2nd Department of Internal Medicine, Semmelweis University, Budapest, Hungary.
PLoS One. 2014 Nov 18;9(11):e106143. doi: 10.1371/journal.pone.0106143. eCollection 2014.
Epigenetic changes of stromal-epithelial interactions are of key importance in the regulation of colorectal carcinoma (CRC) cells and morphologically normal, but genetically and epigenetically altered epithelium in normal adjacent tumor (NAT) areas. Here we demonstrated retained protein expression of well-known Wnt inhibitor, secreted frizzled-related protein 1 (SFRP1) in stromal myofibroblasts and decreasing epithelial expression from NAT tissues towards the tumor. SFRP1 was unmethylated in laser microdissected myofibroblasts and partially hypermethylated in epithelial cells in these areas. In contrast, we found epigenetically silenced myofibroblast-derived SFRP1 in CRC stroma. Our results suggest that the myofibroblast-derived SFRP1 protein might be a paracrine inhibitor of epithelial proliferation in NAT areas and loss of this signal may support tumor proliferation in CRC.

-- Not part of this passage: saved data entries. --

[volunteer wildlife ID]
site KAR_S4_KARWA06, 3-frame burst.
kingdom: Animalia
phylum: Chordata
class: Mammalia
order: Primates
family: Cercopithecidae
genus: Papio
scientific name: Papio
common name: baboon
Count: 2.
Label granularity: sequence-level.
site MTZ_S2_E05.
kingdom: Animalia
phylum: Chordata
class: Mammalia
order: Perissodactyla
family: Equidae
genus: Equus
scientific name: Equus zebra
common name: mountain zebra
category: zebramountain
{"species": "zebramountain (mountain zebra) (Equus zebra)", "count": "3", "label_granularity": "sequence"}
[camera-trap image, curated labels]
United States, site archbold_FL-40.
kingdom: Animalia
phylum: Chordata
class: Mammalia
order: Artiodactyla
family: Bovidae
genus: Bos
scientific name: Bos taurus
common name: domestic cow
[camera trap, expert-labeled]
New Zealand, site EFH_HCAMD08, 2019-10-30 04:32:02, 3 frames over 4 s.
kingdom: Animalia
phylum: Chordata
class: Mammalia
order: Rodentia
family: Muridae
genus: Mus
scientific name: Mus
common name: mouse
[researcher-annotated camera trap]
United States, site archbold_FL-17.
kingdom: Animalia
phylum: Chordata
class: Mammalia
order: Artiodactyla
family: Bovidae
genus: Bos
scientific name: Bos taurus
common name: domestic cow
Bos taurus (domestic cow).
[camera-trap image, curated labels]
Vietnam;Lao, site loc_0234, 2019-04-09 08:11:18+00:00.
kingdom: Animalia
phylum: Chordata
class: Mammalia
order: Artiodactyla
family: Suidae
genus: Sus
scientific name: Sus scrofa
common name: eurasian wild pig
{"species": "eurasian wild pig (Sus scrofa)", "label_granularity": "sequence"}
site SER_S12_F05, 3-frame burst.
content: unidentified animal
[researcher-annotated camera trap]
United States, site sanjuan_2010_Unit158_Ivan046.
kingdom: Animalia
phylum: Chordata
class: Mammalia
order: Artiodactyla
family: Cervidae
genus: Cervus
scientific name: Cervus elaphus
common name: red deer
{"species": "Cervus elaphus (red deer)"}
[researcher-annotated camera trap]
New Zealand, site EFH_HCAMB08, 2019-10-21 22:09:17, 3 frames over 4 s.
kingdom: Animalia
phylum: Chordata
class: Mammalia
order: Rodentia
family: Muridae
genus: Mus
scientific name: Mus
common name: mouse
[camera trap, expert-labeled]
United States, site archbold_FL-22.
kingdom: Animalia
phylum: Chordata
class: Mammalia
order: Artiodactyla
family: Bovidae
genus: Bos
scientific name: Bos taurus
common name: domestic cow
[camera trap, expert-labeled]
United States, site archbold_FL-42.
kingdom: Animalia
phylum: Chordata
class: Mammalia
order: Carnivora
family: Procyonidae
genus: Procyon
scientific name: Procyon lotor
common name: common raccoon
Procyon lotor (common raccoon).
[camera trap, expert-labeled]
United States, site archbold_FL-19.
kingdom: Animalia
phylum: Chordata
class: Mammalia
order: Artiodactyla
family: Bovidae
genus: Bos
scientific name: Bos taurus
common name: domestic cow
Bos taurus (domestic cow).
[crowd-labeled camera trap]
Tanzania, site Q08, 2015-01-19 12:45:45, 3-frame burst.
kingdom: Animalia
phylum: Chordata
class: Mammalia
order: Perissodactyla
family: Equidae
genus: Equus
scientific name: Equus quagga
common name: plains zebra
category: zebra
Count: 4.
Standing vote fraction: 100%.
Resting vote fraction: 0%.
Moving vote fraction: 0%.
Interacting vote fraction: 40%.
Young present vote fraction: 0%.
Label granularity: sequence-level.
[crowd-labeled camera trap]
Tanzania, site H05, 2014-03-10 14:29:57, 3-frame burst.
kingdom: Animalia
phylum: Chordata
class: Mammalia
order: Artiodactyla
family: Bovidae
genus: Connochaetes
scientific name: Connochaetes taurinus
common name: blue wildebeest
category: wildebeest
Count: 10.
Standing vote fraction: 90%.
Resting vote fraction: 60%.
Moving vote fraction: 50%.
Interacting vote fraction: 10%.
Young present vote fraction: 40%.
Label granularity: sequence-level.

基质-上皮相互作用的表观遗传变化在调节结直肠癌(CRC)细胞以及正常相邻肿瘤(NAT)区域形态正常但基因和表观遗传发生改变的上皮细胞方面至关重要。在此,我们证明了著名的Wnt抑制剂分泌型卷曲相关蛋白1(SFRP1)在基质肌成纤维细胞中保留蛋白表达,且从NAT组织到肿瘤,上皮表达逐渐降低。在这些区域,激光显微切割的肌成纤维细胞中的SFRP1未发生甲基化,而上皮细胞中部分发生高甲基化。相比之下,我们发现CRC基质中肌成纤维细胞来源的SFRP1发生了表观遗传沉默。我们的结果表明,肌成纤维细胞来源的SFRP1蛋白可能是NAT区域上皮增殖的旁分泌抑制剂,该信号的缺失可能会促进CRC中的肿瘤增殖。